Penicillin-allergy notes in patient files are widely recognized as containing many false flags, and delabeling those has long been the responsibility of allergy specialists in the outpatient setting.
Efforts to relocate this function to the hospital setting – and create a more straightforward process – are leading Vanderbilt University Medical Center allergist Cosby Stone, M.D. and colleagues to develop a protocol and EHR tools that signal when and how unconfirmed penicillin allergies should be investigated.
Whether applied mistakenly due to co-occurring but unrelated symptoms – or in an attempt to avoid a family member’s adverse reaction – the percentage of incorrect listings of penicillin allergies in patient files exceeds that of valid labels.
“For people who have low-risk symptoms, especially those that are from a long time ago, those patients can be tested in a wide variety of settings,” said Stone, an assistant professor of medicine. “I think we should be doing that as much as possible.”
And with so many cases to address, the task requires broad support.
“There are too many people reporting too many untested penicillin allergies for allergy doctors in the U.S. to handle this on their own. We need an all-hands-on-deck approach,” Stone said.
To begin marshalling these new forces, Stone and colleagues recently introduced the protocol to 12 inpatient units following initial testing in the Vanderbilt ICU. As presented at the 2024 American Academy of Allergy, Asthma and Immunology annual meeting, implementation of the protocol led to a rise in penicillin allergy-risk assessments from 2.7 to 8.4 percent and an increase in delabeling from 3.0 to 4.4 percent.
The protocol is now available across inpatient units throughout Vanderbilt University Medical Center, with pilot programs in the outpatient setting currently underway.
“For people who have low-risk symptoms, especially those that are from a long time ago, those patients can be tested in a wide variety of settings.”

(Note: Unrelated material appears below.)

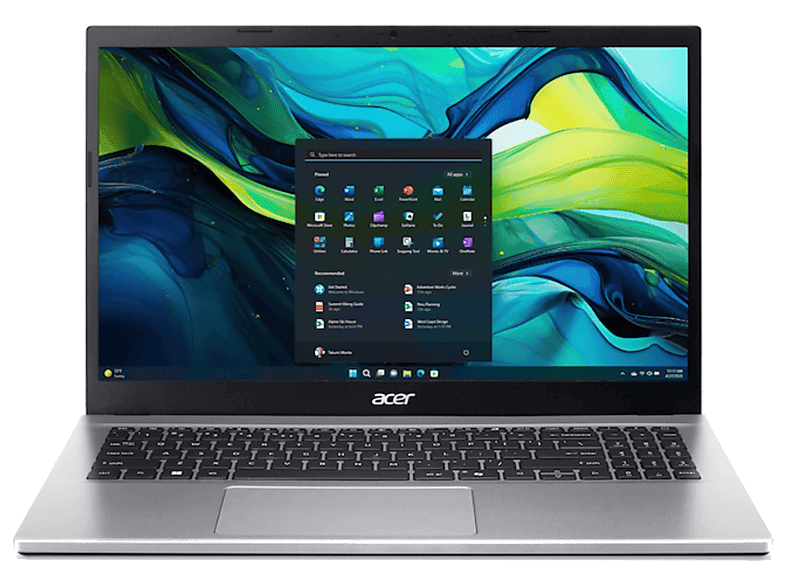 Acer - Portátil ACER Aspire Go 15 AG15-42P-R62N, Ryzen 7-5825U, 16GB, 512GB SSD, 15,6", W11.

Risk-Stratification in the ICU
Although the medical records for 10 percent of the United States population flag a penicillin allergy, less than 1 percent of the population are truly penicillin allergic. When alternate antibiotics are prescribed, patients may be receiving less effective antimicrobial care and the risk for antimicrobial resistance increases.
“There’s so much evidence now showing that if we aren’t testing penicillin allergies, that patients are getting second-class outcomes,” Stone said.
To guide providers in spotting and evaluating a low-risk penicillin allergy, Stone and Elizabeth Philips, M.D., the John A. Oates Chair in Clinical Research at the Vanderbilt Drug Allergy Clinic, set to work on a penicillin allergy-risk stratification protocol.
[See a flowchart illustrating the protocol here.]
Testing the protocol in the Vanderbilt ICU proved the approach to be 99-percent accurate in identifying patients who are at low risk for a penicillin reaction. Using amoxicillin, the patients are offered an oral challenge and monitored for an hour. Low-risk patients may still display a rash, which occurs in about one in 200 cases, Stone said.
“Four years later, we’re getting close to having removed 400 penicillin allergies at the point-of-care in the ICU.”
Stone and Philips, alongside international colleagues, have shown that it’s safe to offer patients with a low-risk penicillin allergy label an oral amoxicillin test dose without first administering a skin test, an approach that is now recommended by national allergy associations. But Stone stresses that patients who report symptoms that sound like anaphylaxis and other severe reactions still need expert consultations with an allergy specialist.
“Four years later,” says Stone, “we’re getting close to having removed 400 penicillin allergies at the point-of-care in the ICU. Our rate of reported penicillin allergies in ICU patients came down, especially among the really sick patients who were in and out of the hospital a lot.”
Calling for National Guidelines
According to Stone, 85 percent of patients approached in the hospital setting will agree to a challenge to their low-risk penicillin allergy.
“The thing that makes patients more likely to say ‘no’ is if the provider who is explaining it to them doesn’t feel entirely comfortable with it themselves,” Stone said.
This insight points to a need for greater awareness and education – a barrier that has to be overcome.
“We’ve all been trained for decades that penicillin allergies are a hard-stop sign. And now I’m telling you that it’s a stop sign that needs to come down for most patients.”
“We’ve all been trained for decades that penicillin allergies are a hard-stop sign. And now I’m telling you that it’s a stop sign that needs to come down for most patients,” Stone said. “That disconnect with how we were trained and the new evidence that most of these allergies are past their expiration date just makes people feel uncomfortable.”
While national medical societies have published specialty-specific practices for removing penicillin allergy labels, a lack of national guidelines has created a speed bump making it difficult to promote – to both patients and providers – the benefits and safety of penicillin-allergy delabeling.